3. “Knowing fully well.” Some people called my attention to the use of the expression “knowing fully well,” instead of “know full well,” during the confirmation hearings. Well, I won’t gripe too much about that.

As I wrote in an April 7, 2013 article, the standard expression is “full well.” But “full well” is only a surviving linguistic remnant of early Modern English in contemporary English. That means outside of the expression “full well,” “full” can’t be used as an adverb. For instance, it would be wrong to say “he was full loaded.” That should correctly be “he was fully loaded.”

Why is this so?
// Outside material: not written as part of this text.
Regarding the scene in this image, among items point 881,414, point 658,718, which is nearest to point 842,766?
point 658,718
Before and during Shakespeare’s time, people used “full” as an intensifying adverb almost the same way we use “really” today.  For instance, in Henry VIII, Shakespeare wrote: “Anger is like a full hot horse.” A modern writer would write this sentence as, “Anger is like a really hot horse.” But the sense of “full” as an intensifier in the class of “really” has survived only in a few fixed expressions like “(know) full well,” the Shakespearean phrase “full fathom five,” and in the phrase “full many a...” (such as in the sentence “full many a glorious morning I have seen”).

So, in idiomatic English, “full well” is more acceptable than “fully well.” But many people now just say “you know really well” or simply “you know” unless they want to show off their esoteric erudition and mastery of idiomatic English.

Obsolete words that are still used in contemporary English because they are frozen in idiomatic expressions are called “fossil words.” So “full well” is a fossil expression.

4. “States who…” In making a case for states to have their own police, former Lagos State governor Babatunde Fashola said, “States who want to run state police….” It is improper grammar to use the relative pronoun “who” for non-human subjects; “which” and “that” are the preferred pronouns when reference is made to non-human entities. So it should be “states that want to…”

I would not have bothered with this but for the fact that in Nigerian secondary school English language exams, any student who uses the relative pronoun “who” for a non-human subject will lose points, and we will all turn around and bewail the declining numbers of people who get credit passes in “O” level English.


5. “Ministerail.” The official communication from President Muhammadu Buhari to Senate President Bukola Saraki requesting the confirmation of ministerial nominees misspelled “ministerial” as “ministerail.” Any wonder that the “ministerail” confirmation hearing was an exercise in grammatical murders? I also discovered that many Nigerians on social media misspell ministerial as “ministarial.” What’s up with that?